*Passage*.
╔══

ON ITS MUSICAL CONTENT
In our look at the musical content of this sonata we follow the pattern indicated in our introductory comments on music criticism offered here. This pattern offers you comments in the following sequence:
MUSCIOLOGISTS AND BEETHOVEN RESEARCHERS
ACTIVE MUSIC CRITICS
ACTIVE, PERFORMING ARTISTS
Each category can be directly accessed by clicking on the above links. Therefore, if you prefer one kind of comment(s) over another, you can make your own selection.
MUSCOLOGISTS AND BEETHOVEN RESEARCHERS
Here, we turn again to Solomon, Kinderman and Cooper:
"While the Waldstein closes on Beethoven's typical note of joyous transcendence, the Appassionata maintains an unusual tragic mood throughout. Tovey wrote: "All his other pathetic finales show either an epilogue in some legendary or later world far away from the tragic scene . . . or a temper, fighting, humorous, or resigned, that does not carry with it a sense of tragic doom." Here, however, "there is not a moment's doubt that the tragic passion is rushing deathwards."" (Solomon: 197).
"The contrasting companion work to the Waldstein is the Appassionata Sonata in F minor op. 57. This work is overcast with dark foreboding and represents an antipode to the luminous C major Sonata. Tovey once observed that the F minor Sonata is Beethoven's only work to maintain a tragic solemnity throughout all its movements.(12: A Companion to Beethoven's Pianoforte Sonatas, op. 169) The title Appassionata though not from Beethoven, is not inappropriate (though Czerny was surely correct in observing that the work is 'much too magnificent' for the title. (13: On the Proper Performance of All Beethoven's Works for the Piano, p. 12) In its poetic power and richness of allusion, and in the gigantic simplicity of its structural foundation, this sonata represents a profound achievement, outstanding even for Beethoven.
The opening Allegro assai begins with a phrase of four bars, whose two halves embody contrary tendencies. The first, two, unharmonized, bars consist of a triadic figure in gapped octaves, with the bass reaching the lowest F. The second half of the phrase, in contrast, presents an imploring, plaintive, harmonized gesture around an expressive trill. The tension implicit in this motivic juxtaposition is heightened in the following phrase, which is placed by Beethoven up a semitone, so that it closes on the dominant harmony of the Neapolitan, D-flat. Subsequently, though his technique of foreshortening, Beethoven compresses the four-bar phrases into shorter units, beginning with the plaintive gesture of the trill, at which point we hear a four-note motif in the bass--D-flat--D-flat--D-flat--C--a motto that tersely encapsulates the harmonic tension.

╚══

*Image-based spatial reasoning data*.
╔══

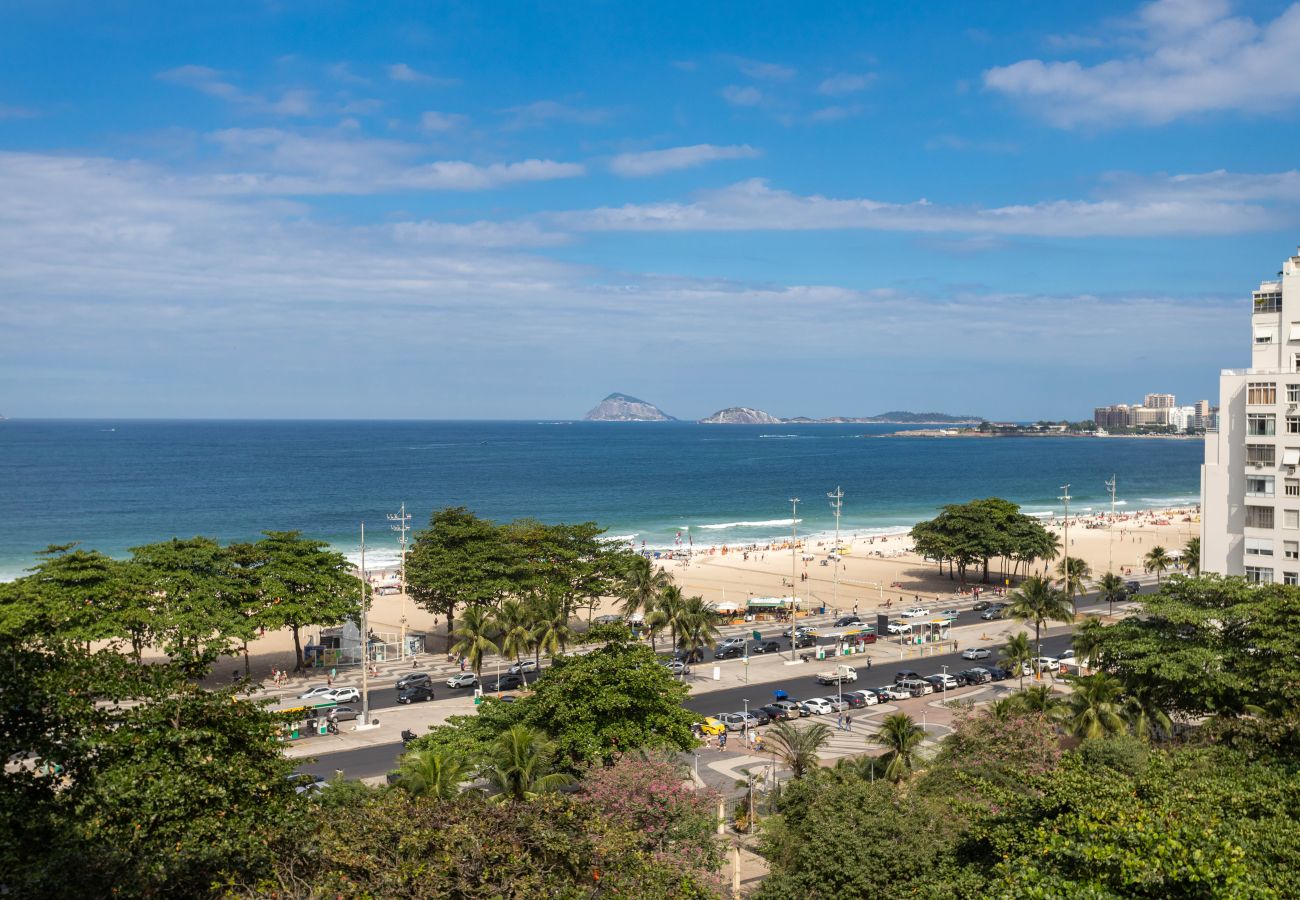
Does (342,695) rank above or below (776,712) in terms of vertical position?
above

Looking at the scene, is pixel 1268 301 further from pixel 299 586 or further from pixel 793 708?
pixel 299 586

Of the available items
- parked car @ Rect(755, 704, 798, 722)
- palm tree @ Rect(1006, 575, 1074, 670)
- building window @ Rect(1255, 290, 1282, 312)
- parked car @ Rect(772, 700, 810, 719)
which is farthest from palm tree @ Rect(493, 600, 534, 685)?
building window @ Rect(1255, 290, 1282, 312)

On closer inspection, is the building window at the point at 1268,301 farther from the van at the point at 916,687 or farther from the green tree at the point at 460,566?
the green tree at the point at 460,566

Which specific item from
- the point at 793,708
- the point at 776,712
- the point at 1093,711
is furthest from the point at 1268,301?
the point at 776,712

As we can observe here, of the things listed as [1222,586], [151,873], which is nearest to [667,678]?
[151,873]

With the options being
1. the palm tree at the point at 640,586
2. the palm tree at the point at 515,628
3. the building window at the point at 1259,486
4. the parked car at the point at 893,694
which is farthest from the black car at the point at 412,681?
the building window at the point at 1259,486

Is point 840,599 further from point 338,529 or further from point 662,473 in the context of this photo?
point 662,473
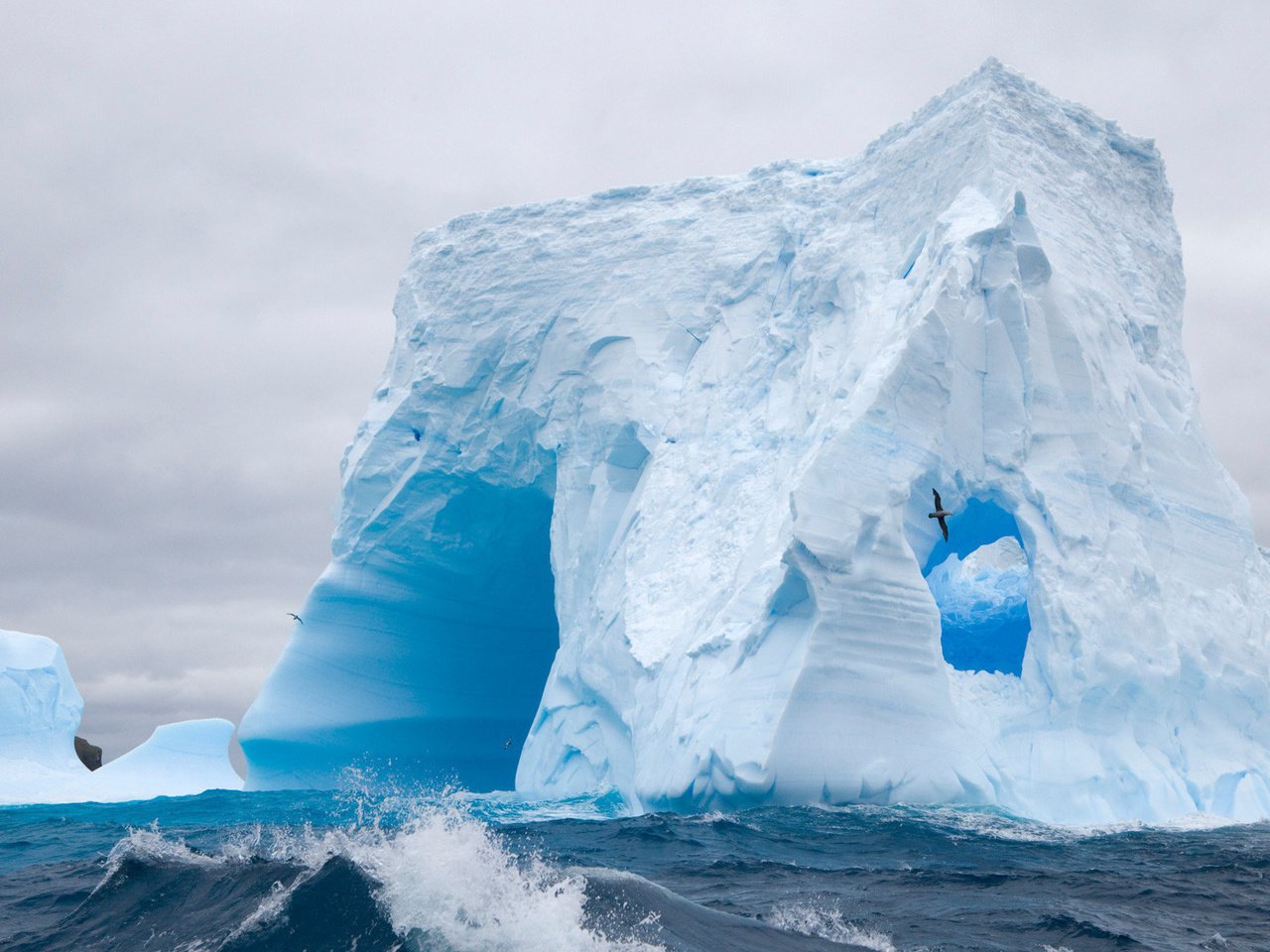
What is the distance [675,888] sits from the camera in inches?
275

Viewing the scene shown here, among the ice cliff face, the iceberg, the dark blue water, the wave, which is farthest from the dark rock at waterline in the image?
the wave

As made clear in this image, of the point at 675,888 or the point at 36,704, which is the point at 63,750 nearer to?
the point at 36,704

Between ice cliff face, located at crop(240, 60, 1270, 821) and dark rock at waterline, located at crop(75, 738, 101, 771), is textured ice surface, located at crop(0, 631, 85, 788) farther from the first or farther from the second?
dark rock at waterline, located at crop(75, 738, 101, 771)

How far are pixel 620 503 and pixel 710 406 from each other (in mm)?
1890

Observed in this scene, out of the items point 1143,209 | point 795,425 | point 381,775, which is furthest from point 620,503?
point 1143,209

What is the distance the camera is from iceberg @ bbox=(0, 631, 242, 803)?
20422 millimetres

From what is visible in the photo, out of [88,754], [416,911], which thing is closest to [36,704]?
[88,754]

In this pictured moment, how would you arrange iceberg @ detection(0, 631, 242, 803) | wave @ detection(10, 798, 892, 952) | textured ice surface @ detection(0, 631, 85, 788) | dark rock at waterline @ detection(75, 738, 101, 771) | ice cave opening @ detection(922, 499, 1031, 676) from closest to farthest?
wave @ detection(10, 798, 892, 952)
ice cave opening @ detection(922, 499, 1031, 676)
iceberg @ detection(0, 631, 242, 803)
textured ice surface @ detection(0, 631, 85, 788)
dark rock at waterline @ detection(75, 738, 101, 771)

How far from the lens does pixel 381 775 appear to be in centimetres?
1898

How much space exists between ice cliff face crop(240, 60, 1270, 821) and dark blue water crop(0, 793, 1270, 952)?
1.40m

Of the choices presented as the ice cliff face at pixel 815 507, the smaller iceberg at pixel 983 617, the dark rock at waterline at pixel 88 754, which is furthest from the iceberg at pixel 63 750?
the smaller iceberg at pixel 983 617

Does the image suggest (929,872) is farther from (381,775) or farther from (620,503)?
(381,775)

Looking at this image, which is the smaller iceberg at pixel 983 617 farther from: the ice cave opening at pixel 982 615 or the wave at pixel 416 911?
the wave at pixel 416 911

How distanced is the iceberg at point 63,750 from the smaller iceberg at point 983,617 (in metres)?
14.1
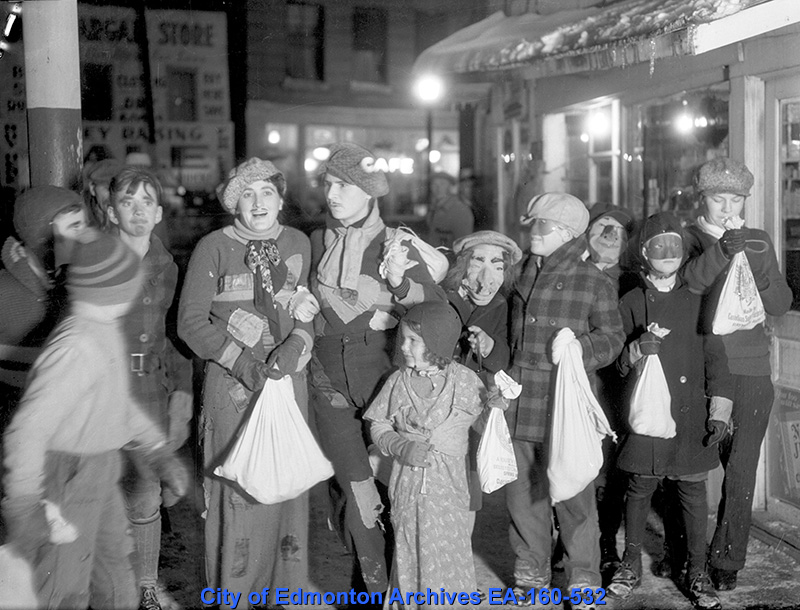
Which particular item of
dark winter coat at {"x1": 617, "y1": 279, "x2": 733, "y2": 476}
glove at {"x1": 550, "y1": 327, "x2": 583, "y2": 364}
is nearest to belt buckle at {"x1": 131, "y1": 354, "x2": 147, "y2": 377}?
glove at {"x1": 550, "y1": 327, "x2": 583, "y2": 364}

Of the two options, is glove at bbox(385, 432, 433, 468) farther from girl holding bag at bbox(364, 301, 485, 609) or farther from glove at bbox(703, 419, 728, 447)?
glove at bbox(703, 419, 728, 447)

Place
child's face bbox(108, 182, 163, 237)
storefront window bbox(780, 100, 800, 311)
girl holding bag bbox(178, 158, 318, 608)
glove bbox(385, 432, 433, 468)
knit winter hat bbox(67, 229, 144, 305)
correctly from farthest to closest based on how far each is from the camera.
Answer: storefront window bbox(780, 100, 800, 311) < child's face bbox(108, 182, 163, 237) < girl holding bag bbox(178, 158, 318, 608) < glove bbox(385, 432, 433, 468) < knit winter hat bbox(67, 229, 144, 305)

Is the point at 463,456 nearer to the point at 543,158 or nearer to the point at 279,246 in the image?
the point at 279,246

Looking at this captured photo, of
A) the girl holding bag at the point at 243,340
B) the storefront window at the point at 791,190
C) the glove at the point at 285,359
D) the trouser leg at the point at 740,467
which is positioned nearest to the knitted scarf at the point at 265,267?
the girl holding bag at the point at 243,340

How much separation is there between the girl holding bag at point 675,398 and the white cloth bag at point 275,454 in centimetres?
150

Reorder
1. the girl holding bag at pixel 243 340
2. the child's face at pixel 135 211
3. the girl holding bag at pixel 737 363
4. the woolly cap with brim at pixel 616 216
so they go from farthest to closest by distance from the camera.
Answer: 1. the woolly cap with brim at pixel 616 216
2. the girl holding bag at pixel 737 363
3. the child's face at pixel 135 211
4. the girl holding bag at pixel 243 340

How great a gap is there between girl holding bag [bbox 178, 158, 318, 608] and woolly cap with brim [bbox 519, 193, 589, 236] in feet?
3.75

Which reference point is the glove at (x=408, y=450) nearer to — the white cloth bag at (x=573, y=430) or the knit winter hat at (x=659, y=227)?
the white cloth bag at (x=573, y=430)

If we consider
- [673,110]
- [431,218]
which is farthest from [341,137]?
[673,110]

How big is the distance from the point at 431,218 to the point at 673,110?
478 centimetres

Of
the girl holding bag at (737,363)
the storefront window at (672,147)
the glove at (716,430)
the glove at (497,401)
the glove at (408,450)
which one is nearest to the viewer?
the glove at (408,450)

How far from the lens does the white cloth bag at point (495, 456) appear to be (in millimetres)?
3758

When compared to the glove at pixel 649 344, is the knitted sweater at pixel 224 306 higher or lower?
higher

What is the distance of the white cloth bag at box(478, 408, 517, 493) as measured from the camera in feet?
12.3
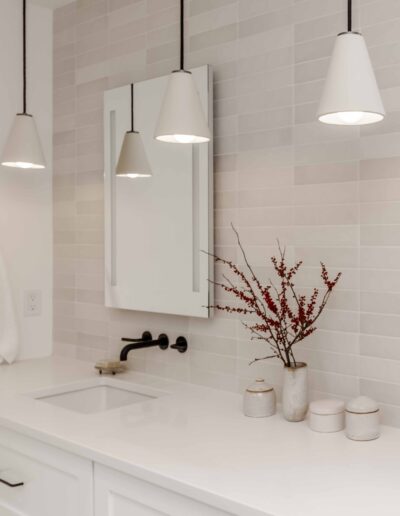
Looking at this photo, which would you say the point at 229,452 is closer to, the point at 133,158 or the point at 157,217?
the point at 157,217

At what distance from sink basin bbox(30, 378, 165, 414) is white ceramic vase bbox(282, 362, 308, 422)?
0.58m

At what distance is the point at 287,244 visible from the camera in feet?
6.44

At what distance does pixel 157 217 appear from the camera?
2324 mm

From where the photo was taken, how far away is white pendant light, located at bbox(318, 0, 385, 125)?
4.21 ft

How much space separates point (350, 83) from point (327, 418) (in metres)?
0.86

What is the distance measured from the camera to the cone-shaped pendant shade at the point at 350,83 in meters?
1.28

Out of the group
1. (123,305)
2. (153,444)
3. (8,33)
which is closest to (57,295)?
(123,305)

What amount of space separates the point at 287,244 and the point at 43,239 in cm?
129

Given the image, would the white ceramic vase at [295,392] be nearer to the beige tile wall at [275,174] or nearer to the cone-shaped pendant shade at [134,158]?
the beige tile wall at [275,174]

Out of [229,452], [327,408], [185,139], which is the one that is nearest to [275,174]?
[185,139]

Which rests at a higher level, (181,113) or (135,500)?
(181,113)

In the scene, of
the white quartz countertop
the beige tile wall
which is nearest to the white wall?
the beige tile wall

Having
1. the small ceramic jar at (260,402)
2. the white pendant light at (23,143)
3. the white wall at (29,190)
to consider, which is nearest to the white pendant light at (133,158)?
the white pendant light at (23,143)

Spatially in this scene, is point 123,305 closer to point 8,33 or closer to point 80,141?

╚══

*Direction 1*.
Reproduce the sonata commentary verbatim from "The opening Allegro" up to and including "the harmonic tension.".
*Direction 2*.
In the sonata commentary, who is said to have observed that the work is "much too magnificent" for the title Appassionata?

*Worked answer 1*.
The opening Allegro assai begins with a phrase of four bars, whose two halves embody contrary tendencies. The first, two, unharmonized, bars consist of a triadic figure in gapped octaves, with the bass reaching the lowest F. The second half of the phrase, in contrast, presents an imploring, plaintive, harmonized gesture around an expressive trill. The tension implicit in this motivic juxtaposition is heightened in the following phrase, which is placed by Beethoven up a semitone, so that it closes on the dominant harmony of the Neapolitan, D-flat. Subsequently, though his technique of foreshortening, Beethoven compresses the four-bar phrases into shorter units, beginning with the plaintive gesture of the trill, at which point we hear a four-note motif in the bass--D-flat--D-flat--D-flat--C--a motto that tersely encapsulates the harmonic tension.

*Worked answer 2*.
Czerny